It’s been one week since Brooklyn, and I’m still in my post-run high. The weather was awful, and yet I came, I saw, and I conquered. For the past week, I’ve been treating myself, recovering, and trying to get back into challenging workouts. I’ve recovered from countless races at this point, and I think it’s about time that I pass on what I’ve learned either through positive experiences or through the mistakes I’ve made along the way!
1. Make your post race routine as comfortable as possible for yourself
We’ve all be there: So and so comes to cheer you on during the race and wants to brunch and hangout afterwards. You don’t want to seem like a bad friend, so you accept. After all, they trekked ALL this way just to see YOU and maybe even stood in some rain/sleet/hail/snow. Before you take a trip down Guilty Lane, ask yourself if you really want to leave the race, travel to a restaurant, park, wait to be seated, wait to order, and last but most certainly not least, wait for your food. It will likely be a few hours before you eat if you go this route. I did this one time and despite that over a year has passed, I still regret it. While there is nothing quite like brunch in NYC, all I wanted after 13.1 trying miles was sweet potato fries and kombucha.
If you want to have a nice meal after a race, go somewhere close to the finish line and eat a snack on your way there. Maybe eat two snacks, I won’t judge.
If you don’t want to go out after the race, don’t go out after the race! Saying no to post-race drinks has been one of the best decisions of my life, especially after long distances like half marathons. Once I cross the finish line, I need water and a bathroom. Then, I may take a pic or two for the ‘gram. After that, I’m Casper, the exhausted, hangry ghost! After Brooklyn, I was far too tired, hungry, wet, and cold to hang around. I went to McDonald’s, ordered a large hot tea, and made my home. And I ate two snacks on the way there!
Once I got home, I heated up my lunch that I had cooked the day before so that it would be ready as soon as I got out of the shower. After spending my entire morning in the pouring rain, I was living for every bit of my chicken, cabbage and potatoes! Even though I was at home with my heat on, the fatigue proceeded to hit me like a ton of bricks. So I got in bed. And I laid there for 4 hours. It felt amazing. In the evening, I was ready to go out when some friends called. Why? Because I followed my post-race routine!
In short, after a race, do what makes you most comfortable, whatever that is, even if you wrap yourself in a blanket at 1pm.
2. Eat all the food
Food is fuel. You won’t be running anywhere if you’re running on empty. I tend to bring my own snacks for after the race as I am allergic to the refreshments stand. Either way, refuel and treat yourself. I love to have dessert from my favorite bakeries following a tough race.
3. Don’t run intensely (immediately)
Endorphins are great, but they can also be dangerous! I’m really bad at toning it down following a race. Even though I know I need to rest, sometimes I feel so good after a race that I want to jump up and run again. A few years ago, I finished a 15k and thought that since it wasn’t quite a half, I didn’t need to recover. Three days following the race, I continued with my track workouts, running hills and sprints. Soon after starting back up with these workouts, I developed a sharp pain in my left knee. Not only did I have to stop running, but I had to stop lifting as well. My knee was back to normal within a few weeks. However, I know that without a doubt, I overdid it. Had I just taken a short break or kept my runs easy, I wouldn’t have gotten injured.
4. Don’t sign up for a race (immediately)

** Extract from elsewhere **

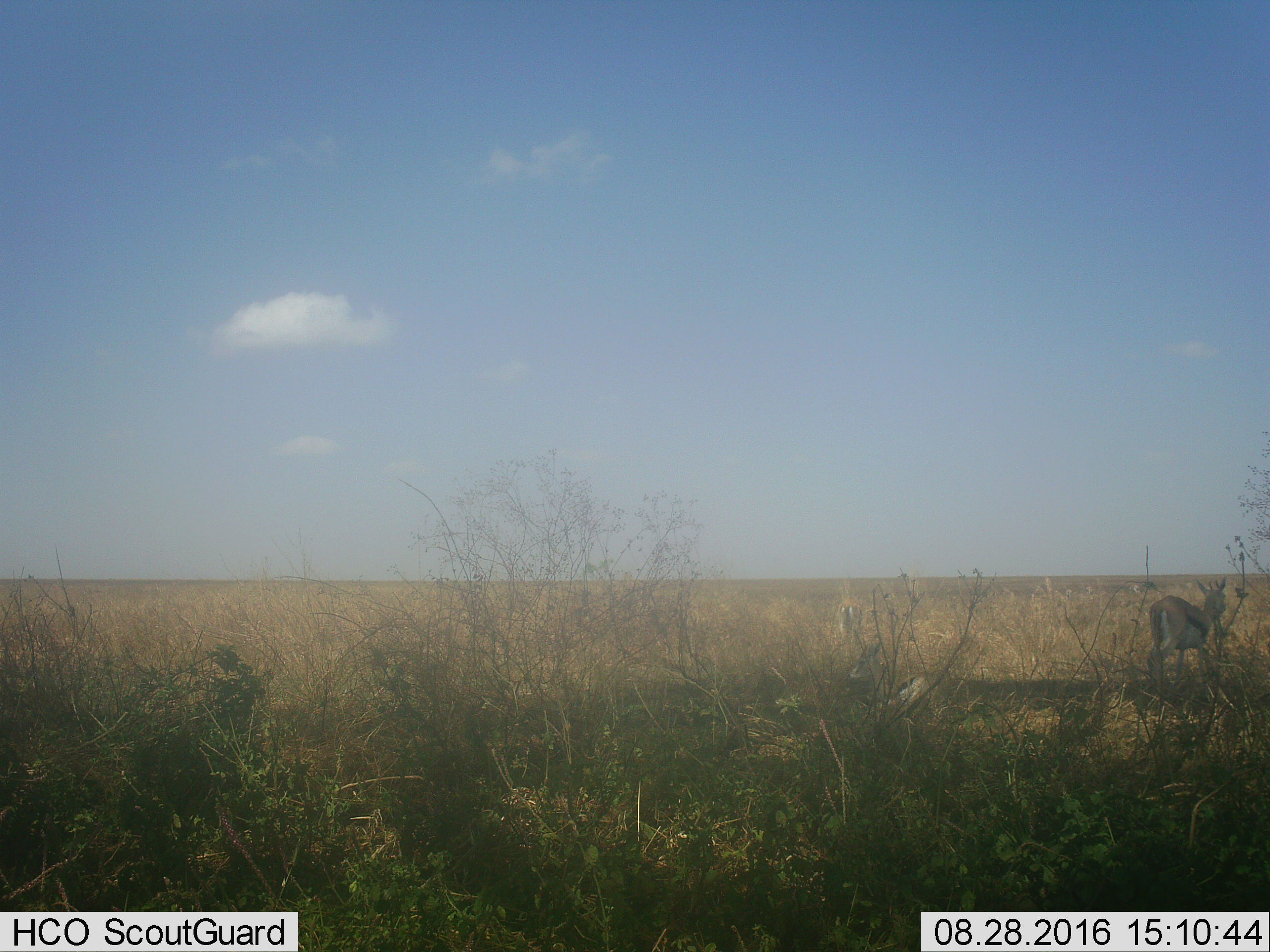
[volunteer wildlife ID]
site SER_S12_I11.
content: unidentified animal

All you have to do is go back in time on my blog to see how guilty I am of this. Last September, I contracted the racing virus. I raced three weekends in a row. Why? Because I planned to run a one miler and a half marathon but then threw in a ten miler for fun! And I was plagued with issues. Shin splints. Foot pain. Perpetually sore muscles. I would literally slide around my office without picking up my feet because it hurt! If you want to sign up for another race, make sure the race is not that following Sunday. Just sit down and enjoy your endorphins. It’s a lot better than running in pain for months at a time.
5. Keep it moving
Just because you may need to take some time off from running doesn’t mean you should stay in bed wrapped up in that blanket. Take a rest day after the race. Rest is good. Then, select a course of movement. I decided not to run at all for 7 days after my race to avoid the injuries that creep up on me after long distance races. Instead, I practiced yoga, went to dance class, lifted weights, and kick-boxed. My goal was to move for an hour each day, regardless of the activity. Since I am just coming off of BBG and structure my runs to a T, it felt weird to do so many different workouts within a week! Today was my first day running again, and it felt fantastic. I definitely missed it! At the same time, I’m happy to be injury-free.

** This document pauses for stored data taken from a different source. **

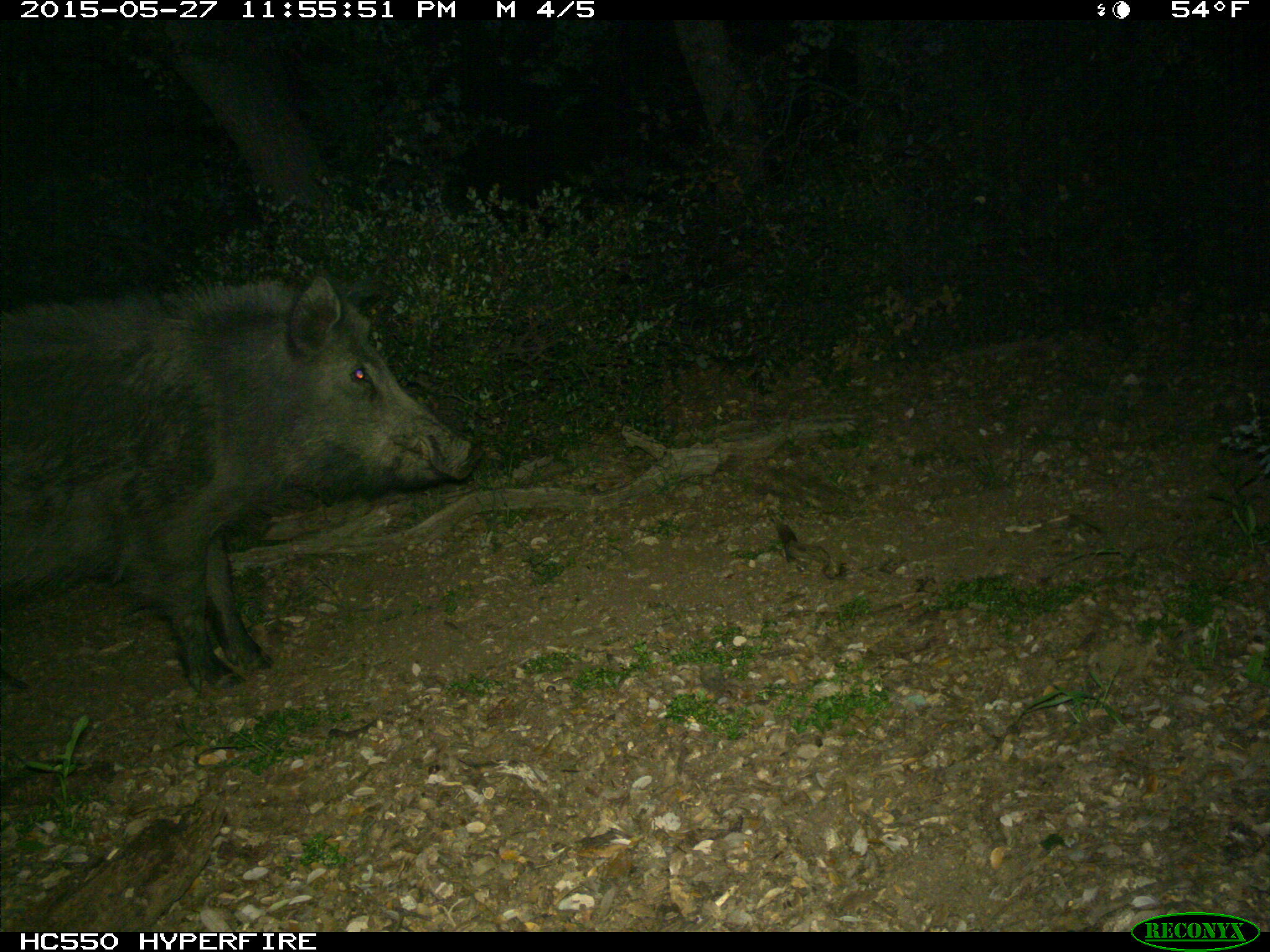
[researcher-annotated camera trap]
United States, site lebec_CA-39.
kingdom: Animalia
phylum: Chordata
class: Mammalia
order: Artiodactyla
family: Suidae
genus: Sus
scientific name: Sus scrofa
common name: wild boar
Sus scrofa (wild boar).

6. Trust yourself (or don’t)
Hopefully, you know yourself better than anyone else. I’ve learned that I tend to overestimate my wellbeing following a race and slack off in the recovery department, which is why I have to plan out my recovery so that I don’t keel over. Knowing your tendencies and habits will help you to ultimately plan for and experience the best recovery possible.
How do you like to recover from a race?